● Gekozen fragment

╔══

Bodemleven en biodiversiteit inzetten voor pootgoedteelt met lage ziektedruk
Tijdens de bijeenkomst Kennisdelen van SPNA gaf Conner Pelgrim uitleg over de mengteelten die het bedrijf de afgelopen jaren testte bij telers en over de plannen er nog meer bijzondere dingen mee te doen. De mengteelten kunnen volgens Pelgrim verder gaan dan de combinatie van een vlinderbloemige met een graan, waarbij de vlinderbloemige stikstof bindt voor beide gewassen. Overigens bleek in de praktijk dat een geslaagde mengteelt nog best moeilijk kan zijn.
Het zaaien van een stikstofbinder in een gewas ging lang niet altijd goed. Pelgrim: „Onderzaai van een gras is makkelijker dan van een stikstofbinder. Er kunnen onverwachte dingen meespelen, zoals heel veel regen na de zaai. Dat heeft dan grote gevolgen. In Flevoland mislukte een teelt van tarwe met klaver door de slechte opkomst van de klaver. In Noord-Groningen probeerden we tarwe met veldboon. Toen na de zaai veel regen kwam verslempte de grond. Voor dit jaar zaaiden we triticale samen met winterveldboon. De onkruidbestrijding met Stomp had effect op de winterhardheid van de veldboon.” Praktisch zijn er wat hobbels bij de mengteelten, blijkt uit deze gevallen.

╚══

Geef uit de tekst over mengteelten het stuk tussen "Bodemleven en biodiversiteit" en "moeilijk kan zijn." woord voor woord terug, met beide grenzen inbegrepen. De rijen vormen apart materiaal en staan los van de tekst.

(Gegevens voor redeneren over scènegeometrie)
╔══

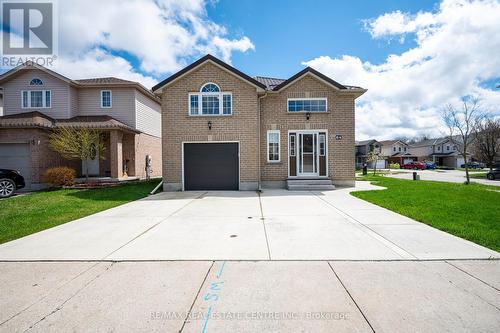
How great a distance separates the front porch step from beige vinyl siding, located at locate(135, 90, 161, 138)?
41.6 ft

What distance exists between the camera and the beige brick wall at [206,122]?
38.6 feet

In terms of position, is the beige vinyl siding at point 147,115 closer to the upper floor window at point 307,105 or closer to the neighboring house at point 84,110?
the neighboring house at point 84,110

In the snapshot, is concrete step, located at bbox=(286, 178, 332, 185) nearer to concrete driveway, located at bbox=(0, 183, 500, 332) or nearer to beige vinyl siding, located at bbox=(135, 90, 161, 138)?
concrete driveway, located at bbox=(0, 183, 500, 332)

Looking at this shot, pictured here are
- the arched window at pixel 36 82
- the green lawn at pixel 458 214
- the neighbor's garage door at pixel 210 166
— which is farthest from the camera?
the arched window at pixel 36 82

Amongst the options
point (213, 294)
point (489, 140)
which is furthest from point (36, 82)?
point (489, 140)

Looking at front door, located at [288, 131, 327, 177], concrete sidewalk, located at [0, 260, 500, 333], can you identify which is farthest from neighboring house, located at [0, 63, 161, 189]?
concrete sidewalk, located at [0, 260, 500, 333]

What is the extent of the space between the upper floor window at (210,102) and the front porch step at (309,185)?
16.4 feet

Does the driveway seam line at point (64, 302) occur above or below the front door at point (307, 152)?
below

╚══

● Oefenresultaat
Bodemleven en biodiversiteit inzetten voor pootgoedteelt met lage ziektedruk
Tijdens de bijeenkomst Kennisdelen van SPNA gaf Conner Pelgrim uitleg over de mengteelten die het bedrijf de afgelopen jaren testte bij telers en over de plannen er nog meer bijzondere dingen mee te doen. De mengteelten kunnen volgens Pelgrim verder gaan dan de combinatie van een vlinderbloemige met een graan, waarbij de vlinderbloemige stikstof bindt voor beide gewassen. Overigens bleek in de praktijk dat een geslaagde mengteelt nog best moeilijk kan zijn.